Der für das Verständnis unbedingt notwendige weitere textliche Zusammenhang ist Ez 34, 2-22. Das „Ich will..." zieht sich durch den kompletten Text und zeigt an, dass Gott der Geduldsfaden gerissen ist und er das Hirtenamt zur Chefsache macht.

Was das für das Leben der Menschen bedeutet, macht der Text deutlich: Mit Gott wird die Herde wieder zusammengeführt (34, 12). Den Hirten, die „sich selbst weideten", will Gott „ein Ende damit machen, dass sie Hirten sind" (34,10). Unter neuer Leitung wird das Volk herausgeführt „aus allen Völkern" und „aus allen Ländern" gesammelt (34,13). Diese Zerstreuung ist das Ergebnis von Selbstsucht der Regierungsschichten: „Wehe den Hirten Israels, die sich selbst weiden!" (34,3). Deshalb sind die Schafe zerstreut, „weil sie keinen Hirten haben" (34,5). Gott will seinem Volk „einen einzigen Hirten erwecken, der sie weiden soll, nämlich meinen Knecht David" (34,23). Ein David, auf deutsch „Liebling Gottes", soll die Gemeinde führen, ein Hirte von Gottes Gnaden, nicht ein König. Nach dieser Veränderung der Rechtleitung wird wieder der Segen Gottes auf seiner Herde liegen. (34,26). „Und sie sollen erfahren, dass ich, der HERR, ihr Gott, bei ihnen bin (34,30). Das ist sozusagen die Voraussetzung für die Rückkehr des Volkes zu seinem Gott: Die Erfahrung der Gerechtigkeit. Gott wird richten zwischen „weißen" Schafen und „schwarzen Schafen", zwischen Widdern und Böcken (34,17). Unter dem „Geliebten" als Gottes Exekutive wird die Herde Gottes wieder „auf guten Auen lagern und fette Weide haben" (34,14), auf der sich die Hirten zuvor nur selbst „geweidet" haben.

Datenauszug
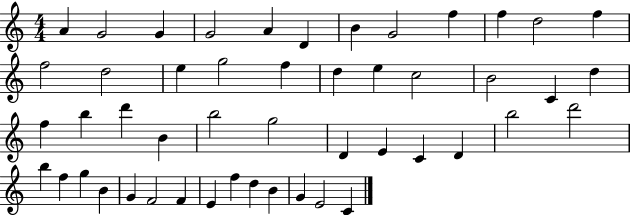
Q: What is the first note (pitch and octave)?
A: A4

Aufgabenstellung
Bearbeite im Text über Ezechiel 34 den Abschnitt, der mit den Worten „Der für das“ beginnt und mit „zur Chefsache macht.“ endet, und ersetze darin „Chefsache“ durch „Herzenssache“. Stütze dich ausschließlich auf den Text über Ezechiel 34.

Ergebnis
Der für das Verständnis unbedingt notwendige weitere textliche Zusammenhang ist Ez 34, 2-22. Das „Ich will..." zieht sich durch den kompletten Text und zeigt an, dass Gott der Geduldsfaden gerissen ist und er das Hirtenamt zur Herzenssache macht.